Speaker
Description
Dynamical Casimir effect (DCE) designates a plethora of phenomena characterized by generation of photons (or quanta of some other field) from vacuum due to time-dependent variations of the geometry (dimensions) or material properties (e.g., the dielectric constant or conductivity) of some macroscopic system. The circuit QED architecture is a handy platform for the implementation of DCE and its analogues, since both the cavity's and artificial atoms' properties can be rapidly modulated by external magnetic field. In particular, the generation of photons and light-matter entangled states from the initial vacuum state can take place for a resonant time-modulation of the atomic transition frequency or the atom-field coupling strength, when the atom is directly coupled to the field via the dipole interaction (as described by the Quantum Rabi Model).
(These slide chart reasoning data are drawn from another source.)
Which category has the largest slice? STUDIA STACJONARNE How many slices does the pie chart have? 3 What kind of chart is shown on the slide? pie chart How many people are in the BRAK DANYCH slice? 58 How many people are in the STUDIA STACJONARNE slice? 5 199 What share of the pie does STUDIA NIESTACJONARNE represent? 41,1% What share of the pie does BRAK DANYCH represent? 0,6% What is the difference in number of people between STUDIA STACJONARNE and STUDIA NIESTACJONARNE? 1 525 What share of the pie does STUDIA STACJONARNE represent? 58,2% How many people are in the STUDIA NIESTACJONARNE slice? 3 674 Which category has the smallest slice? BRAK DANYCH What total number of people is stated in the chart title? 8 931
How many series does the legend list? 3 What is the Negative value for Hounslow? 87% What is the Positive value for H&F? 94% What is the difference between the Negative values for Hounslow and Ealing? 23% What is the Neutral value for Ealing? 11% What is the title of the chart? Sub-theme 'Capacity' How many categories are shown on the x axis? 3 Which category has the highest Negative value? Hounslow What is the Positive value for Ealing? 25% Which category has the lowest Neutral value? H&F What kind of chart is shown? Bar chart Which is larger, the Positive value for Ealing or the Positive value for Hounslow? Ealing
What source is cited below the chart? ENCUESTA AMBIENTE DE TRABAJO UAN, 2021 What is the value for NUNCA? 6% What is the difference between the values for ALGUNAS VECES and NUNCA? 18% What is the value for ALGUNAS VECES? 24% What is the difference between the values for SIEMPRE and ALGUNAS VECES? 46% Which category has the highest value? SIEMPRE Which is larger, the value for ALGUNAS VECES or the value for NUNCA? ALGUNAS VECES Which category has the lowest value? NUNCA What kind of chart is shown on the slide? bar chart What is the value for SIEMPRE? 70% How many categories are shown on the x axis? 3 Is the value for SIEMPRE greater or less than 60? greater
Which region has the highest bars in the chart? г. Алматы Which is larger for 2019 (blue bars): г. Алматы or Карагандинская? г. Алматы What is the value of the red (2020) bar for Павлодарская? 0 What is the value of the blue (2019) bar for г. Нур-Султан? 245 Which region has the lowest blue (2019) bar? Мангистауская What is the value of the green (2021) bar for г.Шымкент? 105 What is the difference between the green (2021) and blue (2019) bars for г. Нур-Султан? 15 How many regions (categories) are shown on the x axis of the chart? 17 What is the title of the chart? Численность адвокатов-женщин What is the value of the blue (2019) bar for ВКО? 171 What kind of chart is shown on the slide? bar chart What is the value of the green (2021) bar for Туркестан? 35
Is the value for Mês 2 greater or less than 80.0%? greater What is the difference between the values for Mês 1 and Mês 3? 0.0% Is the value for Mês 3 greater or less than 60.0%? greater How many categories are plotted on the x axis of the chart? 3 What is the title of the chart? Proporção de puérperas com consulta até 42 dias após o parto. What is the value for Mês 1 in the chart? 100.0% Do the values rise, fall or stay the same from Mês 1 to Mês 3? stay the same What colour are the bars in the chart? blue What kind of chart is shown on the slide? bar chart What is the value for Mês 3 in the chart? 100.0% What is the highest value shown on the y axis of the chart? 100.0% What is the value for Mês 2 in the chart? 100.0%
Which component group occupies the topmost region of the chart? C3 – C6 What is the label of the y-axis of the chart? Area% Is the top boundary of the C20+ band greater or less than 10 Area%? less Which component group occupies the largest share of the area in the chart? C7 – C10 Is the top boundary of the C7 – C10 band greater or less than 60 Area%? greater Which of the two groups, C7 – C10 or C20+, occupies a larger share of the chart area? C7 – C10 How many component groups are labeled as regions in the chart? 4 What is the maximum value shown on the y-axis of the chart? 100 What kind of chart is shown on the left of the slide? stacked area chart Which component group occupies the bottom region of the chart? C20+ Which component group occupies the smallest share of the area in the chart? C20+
In this case, one can think of the atom as a microscopic constituent of the intracavity medium. Here we propose a scheme for the generation of photons from vacuum due to the time-modulation of some quantum system that is "invisible" to the field, namely, some artificial 2-level atom (nonstationary qubit) that is indirectly coupled to the field via some ancilla quantum subsystem. We consider the simplest case when the ancilla is a stationary qubit, coupled via the dipole interaction both to the cavity field and the nonstationary qubit, but our results can be easily generalized to more complex atoms. We find that a small number of photons can be generated from the system ground state under resonant modulations even when the nonstationary qubit is far detuned from both the ancilla and the cavity. Moreover, for specific relations between the natural frequencies of the three subsystems the photon generation rate can be strongly enhanced due to the anti-crossings in the energy levels of the bare Hamiltonian, when the system is driven to a triparite entangled state. We attest our approximate analytic results by numeric simulations and show that the photon generation from vacuum persists even in the presence of common dissipation mechanisms. Thus, our scheme could find applications in the engineering of effective interactions and entangled states in hybrid cavity QED systems, when the nonstationary qubit is designed to undergo fast large-amplitude modulations, while the cavity field is coupled to another stationary atom.